Beef Barley

Droolworthy.

Soup season is a beautiful time of year. Today's beef barley soup is the perfect comfort as the weather starts to turn. It is pretty simple, rich, and filling. This is a pretty traditional recipe, but I added some petite diced tomatoes because I enjoy the acid it brings and I always feel you can never have enough veggies. As is true for most ingredients here, it is totally optional.


Tip: Generously pre-salt the beef the night before! It will make a world of difference with tenderizing the beef.

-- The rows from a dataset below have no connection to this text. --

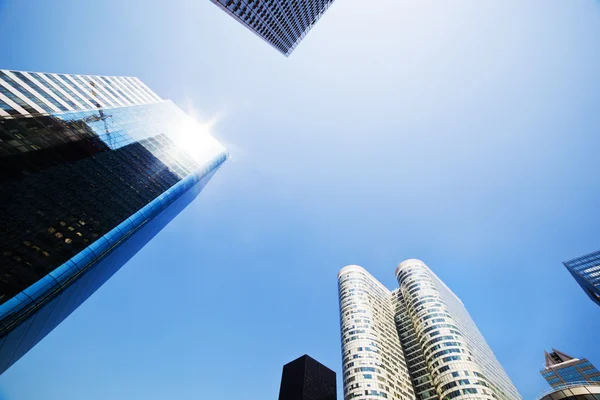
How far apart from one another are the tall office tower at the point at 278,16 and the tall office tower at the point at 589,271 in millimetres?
136600

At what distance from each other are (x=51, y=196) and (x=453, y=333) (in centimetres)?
9657

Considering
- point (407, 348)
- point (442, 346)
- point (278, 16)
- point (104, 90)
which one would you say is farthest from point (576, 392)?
point (104, 90)

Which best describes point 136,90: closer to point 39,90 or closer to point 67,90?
point 67,90

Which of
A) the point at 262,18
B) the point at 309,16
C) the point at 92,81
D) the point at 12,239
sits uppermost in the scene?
the point at 309,16

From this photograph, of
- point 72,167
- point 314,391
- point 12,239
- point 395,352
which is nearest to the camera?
point 12,239

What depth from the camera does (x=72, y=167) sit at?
181ft

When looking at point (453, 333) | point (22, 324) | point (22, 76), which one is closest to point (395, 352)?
point (453, 333)

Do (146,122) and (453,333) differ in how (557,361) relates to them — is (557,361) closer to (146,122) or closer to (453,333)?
(453,333)

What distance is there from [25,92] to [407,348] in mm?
121074

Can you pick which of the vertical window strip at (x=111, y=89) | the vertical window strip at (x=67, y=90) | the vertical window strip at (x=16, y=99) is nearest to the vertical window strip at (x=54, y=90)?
the vertical window strip at (x=67, y=90)

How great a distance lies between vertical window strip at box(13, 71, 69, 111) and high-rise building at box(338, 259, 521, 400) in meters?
92.9

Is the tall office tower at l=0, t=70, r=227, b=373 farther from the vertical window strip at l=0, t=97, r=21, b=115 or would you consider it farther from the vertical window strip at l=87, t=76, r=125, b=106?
the vertical window strip at l=87, t=76, r=125, b=106

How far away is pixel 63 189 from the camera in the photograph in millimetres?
51688

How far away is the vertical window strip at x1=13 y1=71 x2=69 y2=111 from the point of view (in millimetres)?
57784
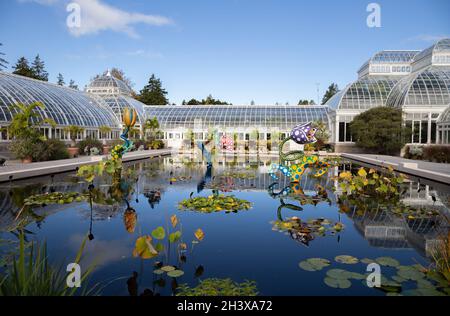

Also, a dutch oven is really suggested for this one. Makes a world of difference. Last, but not least, don't forget that many supermarkets now sell pre-chopped mirepoix, which can be a huge time saver. For this soup, you would use about 2 1/2 cups of mirepoix.

Serves: 4-6 People

Cook Time: 2-3 Hours

Ingredients:

- 2 Lbs. Boneless Beef Chuck (or another fatty cut of beef)

- 2 -3 Tblspns Extra Virgin Olive Oil (Canola Oil will also work)

- 3 Large Carrots, Peeled & Diced

- 2 Ribs Celery, Diced

- 1 Large Yellow Onion, Diced

- 2 Cartons of Low Sodium Beef Broth

- 4 Cloves Garlic, Diced (or Substitute 2.5 Tspns of Garlic Powder)

- 1 14.5 Oz Can Petite Diced Tomatoes

- 1 Parmigiano Rind

- 1 Cup Pearl Barley, Uncooked

- 3 Bay Leaves

- 2 Tspns Worcestershire Sauce

- 2 Tspns Rosemary, Chopped

- 2 1/2 Tspns Thyme, Chopped

- 2 1/2 Tspns Parsley, Chopped (Save Extra for Garnish)

- 3 Tspns Kosher Salt (2 for Beef, 1 for Soup)

- 1 1/2 Tspns Tomato Paste

- 1 1/2 Tspns Low Sodium Soy Sauce

- 2 Tspns Ground Black Pepper (1 for Beef, 1 for Soup)

Instructions:

  1. Pour the olive oil in the dutch oven over medium heat and add the beef. Season the beef with salt and pepper and sear on all sides. Once the beef is browned on all sides, put it in a bowl off to the side.

  2. Scrape up the meat bits from the bottom of the pot. If the pot is too dry, add some more olive oil.

  3. Add the mirepoix along with the garlic and remaining salt and pepper. Saute until the onions start to become translucent.

  4. Add the tomato paste, soy sauce, and Worcestershire sauce, and stir it all together.

  5. Add the diced tomatoes to the pot and stir them in. Let simmer for 1-2 minutes.

  6. Add the beef broth to the pot and stir it in. Let simmer for approximately 5 minutes.

  7. Add the beef back into the pot along with the fresh bay leaves, parm rind, thyme, parsley, and rosemary.

  8. Put the heat on low, cover and simmer for approximately 1 hour.

  9. Add the uncooked barley, cover again, and simmer again for another hour (can be less if it is cooking too quickly. Occasionally check the pot and stir so that the barley doesn't stick to the bottom of the pot.

  10. Remove the bay leaves and parm rind and serve in your best soup bowls

    Enjoy with crusty bread and a glass of red wine! Enjoy!